[Questions about scenes in images]
------------------------------------------------------------------------
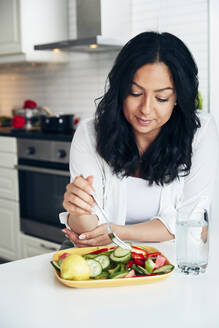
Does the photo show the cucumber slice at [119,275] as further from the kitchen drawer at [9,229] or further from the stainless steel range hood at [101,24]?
the kitchen drawer at [9,229]

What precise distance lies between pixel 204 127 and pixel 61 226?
1.69m

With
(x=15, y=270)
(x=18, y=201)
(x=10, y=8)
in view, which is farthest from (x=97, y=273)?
(x=10, y=8)

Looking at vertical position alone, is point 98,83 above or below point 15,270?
above

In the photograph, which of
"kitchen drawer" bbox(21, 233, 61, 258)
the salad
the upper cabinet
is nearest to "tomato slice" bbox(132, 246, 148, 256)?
the salad

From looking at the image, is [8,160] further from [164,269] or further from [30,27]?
[164,269]

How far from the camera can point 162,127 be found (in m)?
1.73

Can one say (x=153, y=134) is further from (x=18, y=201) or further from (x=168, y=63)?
(x=18, y=201)

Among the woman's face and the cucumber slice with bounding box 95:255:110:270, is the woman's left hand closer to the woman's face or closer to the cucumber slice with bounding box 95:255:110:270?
the cucumber slice with bounding box 95:255:110:270

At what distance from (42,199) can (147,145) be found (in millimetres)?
1714

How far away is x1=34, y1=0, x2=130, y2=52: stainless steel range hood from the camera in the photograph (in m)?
3.17

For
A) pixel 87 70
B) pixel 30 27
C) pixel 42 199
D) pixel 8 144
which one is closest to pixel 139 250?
pixel 42 199

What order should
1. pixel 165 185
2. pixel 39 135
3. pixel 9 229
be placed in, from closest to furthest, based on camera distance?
pixel 165 185
pixel 39 135
pixel 9 229

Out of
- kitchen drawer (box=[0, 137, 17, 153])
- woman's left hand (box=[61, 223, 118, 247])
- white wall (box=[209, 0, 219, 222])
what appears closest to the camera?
woman's left hand (box=[61, 223, 118, 247])

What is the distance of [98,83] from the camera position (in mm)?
3561
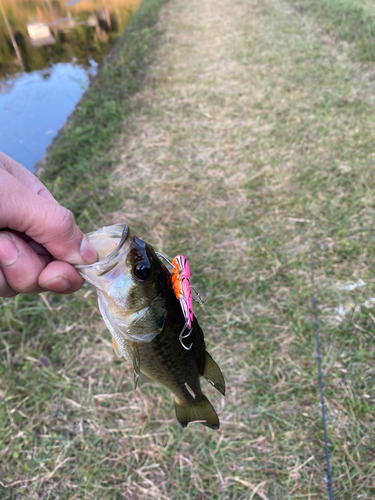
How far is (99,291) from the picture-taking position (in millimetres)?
1260

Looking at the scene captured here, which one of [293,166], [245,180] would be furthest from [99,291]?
[293,166]

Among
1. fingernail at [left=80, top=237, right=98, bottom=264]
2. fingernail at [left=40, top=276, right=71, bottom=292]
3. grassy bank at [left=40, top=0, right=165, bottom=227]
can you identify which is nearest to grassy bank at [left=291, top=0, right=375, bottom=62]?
grassy bank at [left=40, top=0, right=165, bottom=227]

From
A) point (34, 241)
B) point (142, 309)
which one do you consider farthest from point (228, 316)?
point (34, 241)

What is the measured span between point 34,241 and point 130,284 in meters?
0.48

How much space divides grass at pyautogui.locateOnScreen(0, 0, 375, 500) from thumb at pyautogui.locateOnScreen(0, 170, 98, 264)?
1561 mm

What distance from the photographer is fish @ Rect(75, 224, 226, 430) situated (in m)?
1.16

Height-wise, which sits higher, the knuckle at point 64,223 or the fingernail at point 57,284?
the knuckle at point 64,223

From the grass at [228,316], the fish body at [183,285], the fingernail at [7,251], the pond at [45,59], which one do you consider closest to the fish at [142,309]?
the fish body at [183,285]

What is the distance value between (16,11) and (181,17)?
7132 millimetres

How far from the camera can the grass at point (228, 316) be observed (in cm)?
200

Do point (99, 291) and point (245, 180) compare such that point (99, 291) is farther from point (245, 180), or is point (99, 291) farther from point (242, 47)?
point (242, 47)

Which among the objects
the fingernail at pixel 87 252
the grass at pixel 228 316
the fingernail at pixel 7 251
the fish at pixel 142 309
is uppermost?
the fingernail at pixel 7 251

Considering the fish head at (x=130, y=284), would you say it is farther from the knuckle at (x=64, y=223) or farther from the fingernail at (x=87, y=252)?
the knuckle at (x=64, y=223)

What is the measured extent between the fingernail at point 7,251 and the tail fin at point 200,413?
1.09m
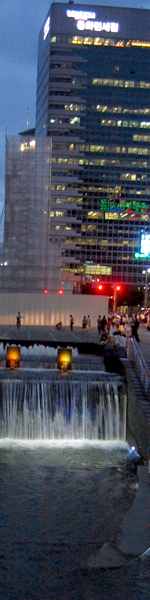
------------------------------------------------------------------------
> [Written instruction]: Please update the records above by replacing "stainless steel range hood" with "metal range hood" wherever it appears and leaving everything else unchanged. Omit the pictures from your answer.

> [Problem solution]:
Does the photo show the cucumber slice at [119,275] as further from the kitchen drawer at [9,229] or further from the metal range hood at [101,24]?
the kitchen drawer at [9,229]

What precise distance lies between pixel 204 127 and pixel 61 226?
1.69m

With
(x=15, y=270)
(x=18, y=201)
(x=10, y=8)
in view, which is farthest from (x=97, y=273)?
(x=10, y=8)

Looking at vertical position alone, is point 98,83 above or below point 15,270?
above

In the photograph, which of
"kitchen drawer" bbox(21, 233, 61, 258)
the salad
the upper cabinet
is nearest to "tomato slice" bbox(132, 246, 148, 256)?
the salad

From looking at the image, is [8,160] further from [164,269] or further from [30,27]?
[164,269]

How far from the camera can point 162,127 be found (in m)?
1.73

Can one say (x=153, y=134) is further from (x=18, y=201) or further from (x=168, y=63)?
(x=18, y=201)

Among the woman's face and the cucumber slice with bounding box 95:255:110:270, is the woman's left hand closer to the woman's face or closer to the cucumber slice with bounding box 95:255:110:270?
the cucumber slice with bounding box 95:255:110:270

At what distance from (42,199) can (147,145) be found (in millimetres)?
1714

How far away is x1=34, y1=0, x2=130, y2=52: metal range hood from the camera in the photograph (in m)?
3.17

For
A) pixel 87 70
B) pixel 30 27
C) pixel 42 199
D) pixel 8 144
which one is closest to pixel 139 250?
pixel 42 199

What order should
1. pixel 165 185
2. pixel 39 135
3. pixel 9 229
be placed in, from closest to furthest, based on camera distance?
pixel 165 185
pixel 39 135
pixel 9 229

Out of
- kitchen drawer (box=[0, 137, 17, 153])
- woman's left hand (box=[61, 223, 118, 247])
- white wall (box=[209, 0, 219, 222])
what appears closest to the camera?
woman's left hand (box=[61, 223, 118, 247])

What is the distance of [98,83] from the camera position (in mm)?
3561
How far is (99,291) from the picture-taking position (in millimetres)?
1260

Looking at the scene captured here, which one of [293,166], [245,180] would be furthest from [99,291]?
[293,166]

Among
1. fingernail at [left=80, top=237, right=98, bottom=264]
2. fingernail at [left=40, top=276, right=71, bottom=292]
3. grassy bank at [left=40, top=0, right=165, bottom=227]
can you identify which is nearest to grassy bank at [left=291, top=0, right=375, bottom=62]?
grassy bank at [left=40, top=0, right=165, bottom=227]

From
A) point (34, 241)
B) point (142, 309)
which one do you consider farthest from point (228, 316)?
point (34, 241)

What is the measured span between point 34,241 and point 130,284 in meters?
0.48

How much space divides grass at pyautogui.locateOnScreen(0, 0, 375, 500) from thumb at pyautogui.locateOnScreen(0, 170, 98, 264)?
1561 mm

What distance from the photographer is fish @ Rect(75, 224, 226, 430) situated (in m)?
1.16

Height-wise, which sits higher, the knuckle at point 64,223 or the fingernail at point 57,284?
the knuckle at point 64,223

From the grass at [228,316], the fish body at [183,285], the fingernail at [7,251], the pond at [45,59], which one do you consider closest to the fish at [142,309]?
the fish body at [183,285]

What is the distance value between (16,11) and (181,17)?
7132 millimetres

How far from the camera can the grass at point (228, 316) be observed (in cm)?
200

Do point (99, 291) and point (245, 180) compare such that point (99, 291) is farther from point (245, 180), or is point (99, 291) farther from point (242, 47)?
point (242, 47)

Which among the objects
the fingernail at pixel 87 252
the grass at pixel 228 316
the fingernail at pixel 7 251
the fish at pixel 142 309
is uppermost?
the fingernail at pixel 7 251

Considering the fish head at (x=130, y=284), would you say it is farther from the knuckle at (x=64, y=223) or farther from the fingernail at (x=87, y=252)?
the knuckle at (x=64, y=223)

What is the measured extent between the fingernail at point 7,251 and the tail fin at point 200,413?
1.09m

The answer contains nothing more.